The James Dalton Highway, or Route 11, reopened June 5 after engineers were able to divert water back into the Sagavanirktok, or Sag River, and then repair the northern stretch of the 414-mile road from Livengood, Alaska, northwest of Fairbanks, to Deadhorse, south of Prudhoe Bay.

Most of the road, 299 miles, is above the Arctic Circle. It’s a dirt road in the summer and ice during the long winter, said Meadow Bailey, spokeswoman for the Alaska Department of Transportation and Public Facilities.

Trucking companies use the Dalton, formerly called the North Slope Haul Road, to supply oil production facilities with food for workers and machinery and parts for operations.



“People driving this road are used to facing extreme conditions, and we rarely close it,” Baileys said. Record high temperatures, however, led to flows of water “on such a grand scale that no one had ever seen the likes of it before,” she said.

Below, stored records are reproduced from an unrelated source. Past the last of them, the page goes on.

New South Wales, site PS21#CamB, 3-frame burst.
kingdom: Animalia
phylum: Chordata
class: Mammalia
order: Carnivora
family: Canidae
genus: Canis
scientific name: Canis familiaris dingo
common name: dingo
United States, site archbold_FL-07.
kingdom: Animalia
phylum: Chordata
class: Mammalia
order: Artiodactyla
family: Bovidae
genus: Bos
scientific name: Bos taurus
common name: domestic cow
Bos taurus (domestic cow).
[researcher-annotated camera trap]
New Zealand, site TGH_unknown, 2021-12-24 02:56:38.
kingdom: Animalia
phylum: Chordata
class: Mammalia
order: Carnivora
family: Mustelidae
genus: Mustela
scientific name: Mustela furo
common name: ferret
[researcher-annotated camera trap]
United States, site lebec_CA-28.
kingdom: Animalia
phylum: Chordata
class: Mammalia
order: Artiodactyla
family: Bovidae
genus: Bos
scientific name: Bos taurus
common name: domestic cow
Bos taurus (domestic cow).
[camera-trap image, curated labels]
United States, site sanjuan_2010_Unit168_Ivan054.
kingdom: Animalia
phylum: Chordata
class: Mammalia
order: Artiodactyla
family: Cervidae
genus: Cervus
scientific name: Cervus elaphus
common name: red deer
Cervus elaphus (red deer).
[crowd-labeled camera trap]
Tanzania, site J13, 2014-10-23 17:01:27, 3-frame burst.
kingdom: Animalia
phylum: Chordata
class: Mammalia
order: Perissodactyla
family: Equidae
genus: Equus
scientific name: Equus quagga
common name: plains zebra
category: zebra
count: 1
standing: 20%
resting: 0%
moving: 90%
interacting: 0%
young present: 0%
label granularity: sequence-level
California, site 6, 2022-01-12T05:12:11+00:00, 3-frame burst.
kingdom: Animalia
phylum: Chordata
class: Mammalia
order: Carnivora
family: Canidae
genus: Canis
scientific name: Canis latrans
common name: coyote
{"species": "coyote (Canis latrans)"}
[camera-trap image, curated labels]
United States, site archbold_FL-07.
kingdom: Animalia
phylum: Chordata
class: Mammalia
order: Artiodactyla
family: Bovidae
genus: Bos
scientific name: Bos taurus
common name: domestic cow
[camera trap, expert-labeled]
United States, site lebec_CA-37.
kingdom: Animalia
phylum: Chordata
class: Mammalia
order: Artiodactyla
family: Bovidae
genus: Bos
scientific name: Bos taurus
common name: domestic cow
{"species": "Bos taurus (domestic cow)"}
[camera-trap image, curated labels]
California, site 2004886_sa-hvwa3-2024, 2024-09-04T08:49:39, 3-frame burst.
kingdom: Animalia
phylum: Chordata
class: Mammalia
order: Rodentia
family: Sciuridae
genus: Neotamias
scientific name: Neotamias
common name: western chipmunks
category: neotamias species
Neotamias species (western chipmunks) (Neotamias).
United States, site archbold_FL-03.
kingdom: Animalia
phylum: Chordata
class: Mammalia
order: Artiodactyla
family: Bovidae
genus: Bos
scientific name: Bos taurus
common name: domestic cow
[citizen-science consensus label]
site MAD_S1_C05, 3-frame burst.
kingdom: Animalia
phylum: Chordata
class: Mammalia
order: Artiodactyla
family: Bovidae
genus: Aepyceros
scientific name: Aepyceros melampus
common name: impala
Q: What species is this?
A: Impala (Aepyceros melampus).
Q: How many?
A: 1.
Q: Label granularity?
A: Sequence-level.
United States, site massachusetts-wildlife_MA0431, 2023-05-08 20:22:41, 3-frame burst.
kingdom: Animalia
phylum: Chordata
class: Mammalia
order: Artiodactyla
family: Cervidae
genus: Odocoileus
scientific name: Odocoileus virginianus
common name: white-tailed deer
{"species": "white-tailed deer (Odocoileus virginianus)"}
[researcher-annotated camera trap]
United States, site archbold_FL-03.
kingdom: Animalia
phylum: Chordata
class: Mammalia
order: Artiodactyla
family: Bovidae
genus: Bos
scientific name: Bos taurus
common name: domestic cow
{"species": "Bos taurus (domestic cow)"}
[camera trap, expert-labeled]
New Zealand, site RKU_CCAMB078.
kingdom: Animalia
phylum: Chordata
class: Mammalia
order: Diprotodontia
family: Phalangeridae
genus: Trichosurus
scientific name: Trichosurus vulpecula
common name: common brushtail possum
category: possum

The state DOT said the road still  is in rough condition and needs more work, but it is passable.

The road also was closed from April 5 to April 12 because of flooding.

The Dalton was covered by 2 feet of water in some places, said Nance Larsen, communications director for Anchorage-based Carlile Transportation.

“The road was washed out. It was an unprecedented closure. People had never seen it that way,” she said. "We’re very happy the road is open.”

Carlile runs 17 loads a day on the Dalton during the busy winter season.

“It’s a very remote place with extreme inclines, and weather always plays a factor. It’s not really a ‘highway’ despite its moniker,” Larsen said.

Bailey said the Dalton is particularly important to the state government.

“Ninety-three percent of the state’s budget comes from oil revenue. So for us, the Dalton is the road to the bank,” Bailey said.

The state DOT credited the Alaska Trucking Association, Carlile and several other companies for help in managing the problem.

Bailey said the Alaska association helped coordinate loads for travel once the road was reopened and for communicating with the state’s truck fleets.

Some oil companies with substantial engineering operations put culverts in place to allow for drainage.

The cost of responding to the April and June emergencies has been $15.5 million so far, the state DOT said.

A $27 million construction plan to raise the grade of the Dalton by 3 to 7 feet is being re-evaluated, Bailey said.

Carlile’s Larsen said the carrier runs vans, flatbeds and tank trucks northbound. There also are backhauls of trash, recyclables and used equipment.

Competing trucking companies displayed “unusual” cooperation when the road first reopened, she said. After staging materiel in Fairbanks, some of Carlile’s trucks headed north June 4 in order to hit the reopened stretch of the Brooks Range by June 5.